12. The method according to claim 1, wherein recipient T cells are selected from the group comprising cytotoxic T cells and T helper cells, particularly wherein the method comprises a step of
a. selecting T helper cells from a sample obtained from the patient, yielding an enriched T helper cell preparation, or
b. selecting cytotoxic T cells from a sample obtained from the patient, yielding an enriched cytotoxic T cell preparation
and subjecting the enriched T cell preparation to the gene transfer step.
13. The method according to claim 1, wherein said recipient T cells have been prepared by depletion of CD8+ T cells and CD4+ regulatory T cells, particularly from a lymphocyte preparation of said patient.

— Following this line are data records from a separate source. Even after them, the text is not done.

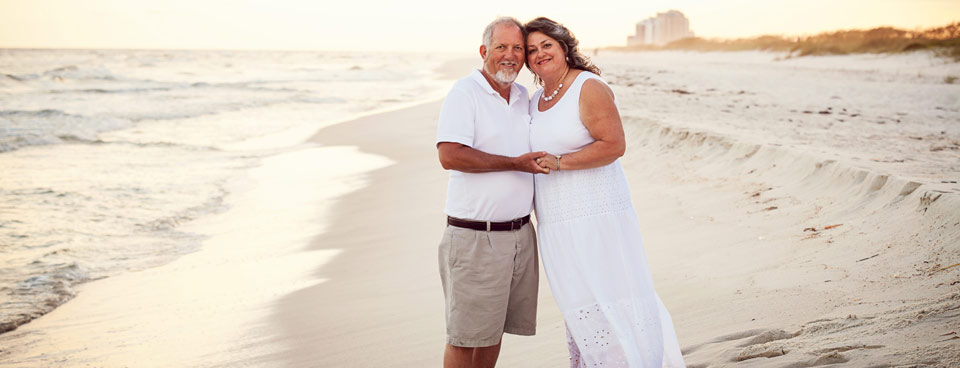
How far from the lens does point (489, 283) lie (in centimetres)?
285

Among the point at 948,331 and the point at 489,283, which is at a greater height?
the point at 489,283

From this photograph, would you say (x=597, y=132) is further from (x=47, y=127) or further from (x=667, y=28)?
(x=667, y=28)

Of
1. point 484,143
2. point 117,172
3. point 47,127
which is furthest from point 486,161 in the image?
point 47,127

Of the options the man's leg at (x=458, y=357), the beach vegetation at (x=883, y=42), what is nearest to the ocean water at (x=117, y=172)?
the man's leg at (x=458, y=357)

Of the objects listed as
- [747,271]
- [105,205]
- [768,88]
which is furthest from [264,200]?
[768,88]

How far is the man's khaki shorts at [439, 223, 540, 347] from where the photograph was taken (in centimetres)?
284

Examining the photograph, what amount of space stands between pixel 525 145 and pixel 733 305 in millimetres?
1686

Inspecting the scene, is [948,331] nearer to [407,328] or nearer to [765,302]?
[765,302]

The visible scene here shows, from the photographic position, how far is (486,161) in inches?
108

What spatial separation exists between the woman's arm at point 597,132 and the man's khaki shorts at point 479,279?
1.28 feet

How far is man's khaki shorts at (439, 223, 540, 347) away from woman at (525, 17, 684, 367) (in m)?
0.17

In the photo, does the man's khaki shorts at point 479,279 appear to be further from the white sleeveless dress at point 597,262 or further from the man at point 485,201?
the white sleeveless dress at point 597,262

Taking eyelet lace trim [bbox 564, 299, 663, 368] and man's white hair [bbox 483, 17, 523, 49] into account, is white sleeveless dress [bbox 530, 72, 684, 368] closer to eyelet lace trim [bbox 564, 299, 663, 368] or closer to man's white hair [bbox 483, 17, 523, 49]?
eyelet lace trim [bbox 564, 299, 663, 368]

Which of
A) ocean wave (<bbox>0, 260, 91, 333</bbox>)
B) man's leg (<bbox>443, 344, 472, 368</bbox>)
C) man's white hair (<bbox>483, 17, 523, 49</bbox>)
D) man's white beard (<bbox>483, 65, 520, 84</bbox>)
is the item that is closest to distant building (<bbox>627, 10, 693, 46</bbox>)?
ocean wave (<bbox>0, 260, 91, 333</bbox>)
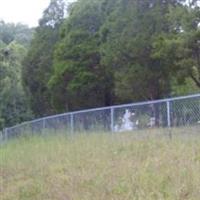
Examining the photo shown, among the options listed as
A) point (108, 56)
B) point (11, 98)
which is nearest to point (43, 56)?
point (11, 98)

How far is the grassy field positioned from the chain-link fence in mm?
438

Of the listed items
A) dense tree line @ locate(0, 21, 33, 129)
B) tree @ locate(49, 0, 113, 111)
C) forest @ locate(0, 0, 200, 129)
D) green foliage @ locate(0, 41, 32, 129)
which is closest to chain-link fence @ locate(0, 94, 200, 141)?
forest @ locate(0, 0, 200, 129)

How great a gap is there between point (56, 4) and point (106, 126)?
Answer: 1081 inches

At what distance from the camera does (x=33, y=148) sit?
12531 millimetres

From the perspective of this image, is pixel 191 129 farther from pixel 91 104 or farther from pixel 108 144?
pixel 91 104

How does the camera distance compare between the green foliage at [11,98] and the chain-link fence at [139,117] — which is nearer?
the chain-link fence at [139,117]

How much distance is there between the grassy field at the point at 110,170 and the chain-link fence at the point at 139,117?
0.44m

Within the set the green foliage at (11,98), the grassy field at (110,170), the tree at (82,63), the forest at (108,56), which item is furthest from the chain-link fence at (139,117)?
the green foliage at (11,98)

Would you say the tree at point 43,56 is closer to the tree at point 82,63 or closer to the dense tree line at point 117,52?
the dense tree line at point 117,52

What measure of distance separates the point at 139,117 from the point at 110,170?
9.91 feet

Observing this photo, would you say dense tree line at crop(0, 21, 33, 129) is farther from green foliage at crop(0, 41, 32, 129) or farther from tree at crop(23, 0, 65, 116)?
tree at crop(23, 0, 65, 116)

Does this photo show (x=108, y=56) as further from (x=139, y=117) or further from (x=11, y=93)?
(x=11, y=93)

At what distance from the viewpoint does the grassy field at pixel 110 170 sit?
6.07 meters

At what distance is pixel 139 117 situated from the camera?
10375mm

14. The method according to claim 1, wherein the gene transfer step is preceded by a transgene generating step, wherein the nucleic acid encoding said selected tiTreg TCR is under control of a promoter sequence is generated by
a. separating a plurality of T regulatory cells obtained from said tumour sample into single cells;
b. obtaining a plurality of complete TCR sequence sets, each TCR sequence set comprising a full TCR alpha and TCR beta polypeptide sequence from said plurality of cells;
c. assigning the selected tiTreg TCR sequence to a complete TCR sequence set, yielding a complete tiTreg TCR sequence set;
d. inserting sequences encoding the full TCR alpha and TCR beta polypeptide sequence of said complete tiTreg TCR sequence set determined in the preceding step into a gene expression construct.
15. A preparation of transgenic T cells, obtained by a method according to claim 1.
16. A preparation of transgenic T cells, obtained by a method according to claim 1, for use in treatment, or prevention of recurrence, of cancer.